**What you should do**: Begin with the line containing "What is the numerical" and copy each line exactly through the last line of the entries, inclusive.

**Listed records**:
-------

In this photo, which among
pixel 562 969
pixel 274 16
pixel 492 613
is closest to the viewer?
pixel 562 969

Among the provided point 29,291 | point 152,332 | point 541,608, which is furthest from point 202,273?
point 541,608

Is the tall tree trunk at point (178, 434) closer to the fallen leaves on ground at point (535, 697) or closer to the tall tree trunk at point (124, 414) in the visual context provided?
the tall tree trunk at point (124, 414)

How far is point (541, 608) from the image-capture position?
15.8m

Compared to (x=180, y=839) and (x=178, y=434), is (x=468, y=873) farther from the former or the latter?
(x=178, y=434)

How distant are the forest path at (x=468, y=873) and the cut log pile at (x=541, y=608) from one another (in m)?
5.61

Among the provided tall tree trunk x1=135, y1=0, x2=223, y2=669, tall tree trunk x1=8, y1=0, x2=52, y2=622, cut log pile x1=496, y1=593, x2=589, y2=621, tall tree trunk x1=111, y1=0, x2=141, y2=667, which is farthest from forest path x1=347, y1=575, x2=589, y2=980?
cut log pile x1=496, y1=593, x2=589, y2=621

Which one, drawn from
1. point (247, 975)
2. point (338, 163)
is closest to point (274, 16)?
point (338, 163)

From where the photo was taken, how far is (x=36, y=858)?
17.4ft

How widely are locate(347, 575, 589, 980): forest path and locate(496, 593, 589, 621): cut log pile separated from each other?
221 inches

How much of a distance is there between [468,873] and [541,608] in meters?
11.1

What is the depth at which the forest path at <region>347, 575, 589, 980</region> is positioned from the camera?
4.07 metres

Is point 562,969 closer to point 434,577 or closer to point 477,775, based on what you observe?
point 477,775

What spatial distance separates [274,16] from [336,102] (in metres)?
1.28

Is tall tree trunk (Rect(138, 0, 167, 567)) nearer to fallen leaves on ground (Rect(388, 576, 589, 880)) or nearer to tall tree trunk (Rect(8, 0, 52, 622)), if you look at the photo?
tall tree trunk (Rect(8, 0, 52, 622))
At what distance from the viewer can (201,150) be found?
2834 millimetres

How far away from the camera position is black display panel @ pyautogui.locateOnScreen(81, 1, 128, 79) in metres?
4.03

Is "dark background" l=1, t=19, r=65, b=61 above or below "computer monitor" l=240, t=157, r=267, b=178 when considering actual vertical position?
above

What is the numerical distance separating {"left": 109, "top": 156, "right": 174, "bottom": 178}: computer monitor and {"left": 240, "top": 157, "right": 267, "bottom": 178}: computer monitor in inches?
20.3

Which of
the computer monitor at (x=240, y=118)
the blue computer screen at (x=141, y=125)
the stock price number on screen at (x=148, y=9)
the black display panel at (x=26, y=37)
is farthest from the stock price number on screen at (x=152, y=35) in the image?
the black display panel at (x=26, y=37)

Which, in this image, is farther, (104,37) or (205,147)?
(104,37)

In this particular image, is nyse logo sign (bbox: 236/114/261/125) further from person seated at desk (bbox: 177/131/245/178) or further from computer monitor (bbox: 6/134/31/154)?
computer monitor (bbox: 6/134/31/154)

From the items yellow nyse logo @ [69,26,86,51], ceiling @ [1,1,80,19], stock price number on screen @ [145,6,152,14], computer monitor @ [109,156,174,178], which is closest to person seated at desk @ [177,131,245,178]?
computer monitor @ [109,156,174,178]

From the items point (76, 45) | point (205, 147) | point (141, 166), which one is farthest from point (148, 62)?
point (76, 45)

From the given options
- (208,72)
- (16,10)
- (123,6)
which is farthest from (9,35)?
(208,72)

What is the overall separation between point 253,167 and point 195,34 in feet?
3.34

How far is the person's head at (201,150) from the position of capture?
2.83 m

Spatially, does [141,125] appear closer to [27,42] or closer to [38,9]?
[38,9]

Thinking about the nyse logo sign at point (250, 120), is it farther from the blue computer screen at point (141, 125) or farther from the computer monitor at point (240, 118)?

-------

**In response**:
What is the numerical distance separating {"left": 109, "top": 156, "right": 174, "bottom": 178}: computer monitor and {"left": 240, "top": 157, "right": 267, "bottom": 178}: computer monitor in inches?
20.3

Which of
the computer monitor at (x=240, y=118)
the blue computer screen at (x=141, y=125)
the stock price number on screen at (x=148, y=9)
the black display panel at (x=26, y=37)
is farthest from the stock price number on screen at (x=152, y=35) in the image?
the black display panel at (x=26, y=37)

Which, in this image, is farther, (104,37) or (205,147)?
(104,37)

In this particular image, is nyse logo sign (bbox: 236/114/261/125) further from person seated at desk (bbox: 177/131/245/178) or further from computer monitor (bbox: 6/134/31/154)?
computer monitor (bbox: 6/134/31/154)

From the items yellow nyse logo @ [69,26,86,51], ceiling @ [1,1,80,19], stock price number on screen @ [145,6,152,14], computer monitor @ [109,156,174,178], which is closest to person seated at desk @ [177,131,245,178]?
computer monitor @ [109,156,174,178]

From the items point (76, 45) | point (205, 147) | point (141, 166), which one is farthest from point (148, 62)?
point (76, 45)

From the given options
- (208,72)
- (16,10)
- (123,6)
which is farthest from (9,35)?
(208,72)

What is the overall separation between point 253,167 and point 195,34 in feet?
3.34

How far is the person's head at (201,150) from the position of capture?
2.83 m

Spatially, does [141,125] appear closer to [27,42] or closer to [38,9]?
[38,9]

Thinking about the nyse logo sign at point (250, 120), is it farther from the blue computer screen at point (141, 125) or farther from the computer monitor at point (240, 118)?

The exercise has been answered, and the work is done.